I am writing a novel. This is nothing new; I've been working on it for some time now. The fact that I am saying it though, sharing it, is raising some questions from the outer world. This is fine, even normal. To be fair, I have questions of my own.
In the past I knew have to give such answers, ones that were based on research and planning. Answers that were fully formed in a map pointing upwards, my ladder of success. I used to thrive on such planning. It is a relateable process whereas writing despite the fact that the odds are against you is not. I was once a phenomenal planner!

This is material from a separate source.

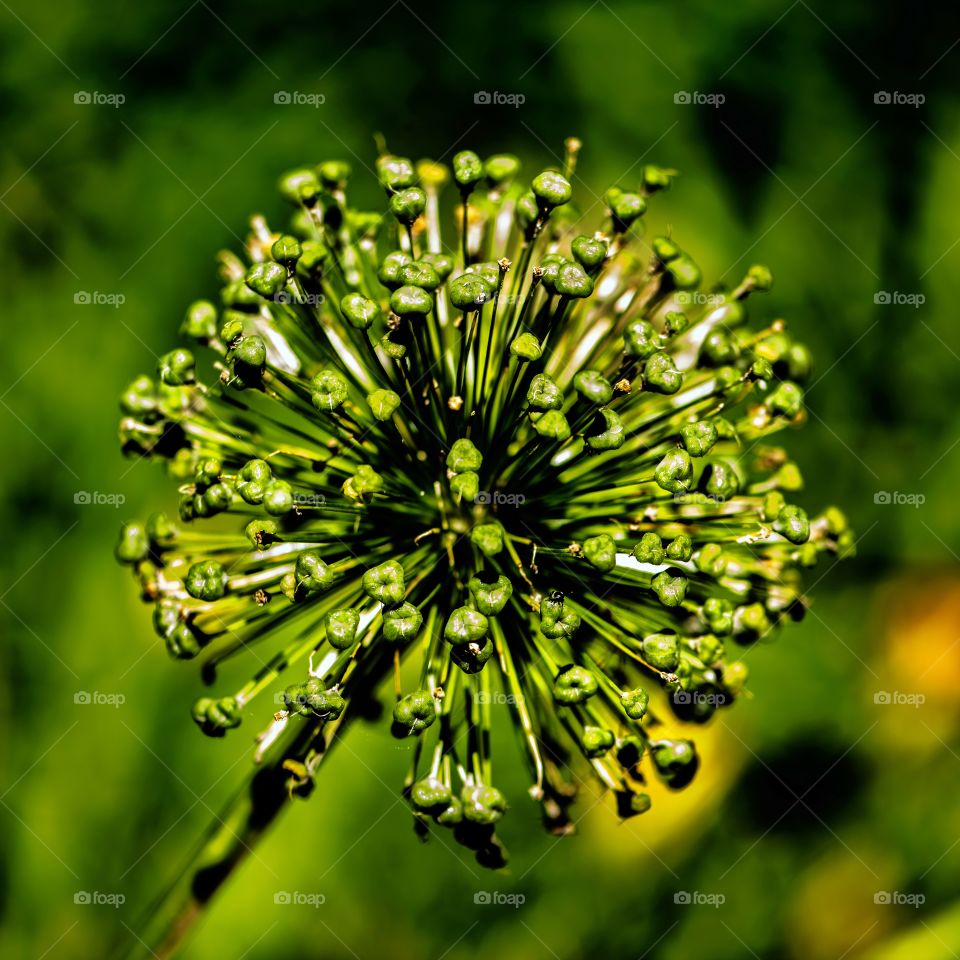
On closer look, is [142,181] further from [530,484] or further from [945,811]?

I liked seeing where I was going. It gave me a sense of control and imparted me with some breathing room. Each time someone asked, I simply showed them my map. "I am going here" I said. Smiles and sighs of relief abounded for my practical answer. I collected each and every one of them like stamps in a passport, my proof and assurance that in fact, I was on my way.
And then life happens. A shift occurs that changes your future plans. Sometimes the change doesn't come from the outside but from within and it leaves you to go off searching once again.
My children were the proverbial shift in my life. When I became a mother, I also made the choice to exit a career plan that had previously served me for over a decade. Things had changed or maybe I did. Either way, the plan had deteriorated over time. It left me feeling burnt out to the point that I knew I couldn't continue on that road anymore.
When my husband and I had made the choice to start a family, there was with that decision, a new plan in action. It was exciting and nerve-racking, exhausting and rewarding. Still for all the wonder of that time, there was something missing. I kept going back to the new plan, I was feeling lost - where was I? I found myself writing in notebooks to figure things out.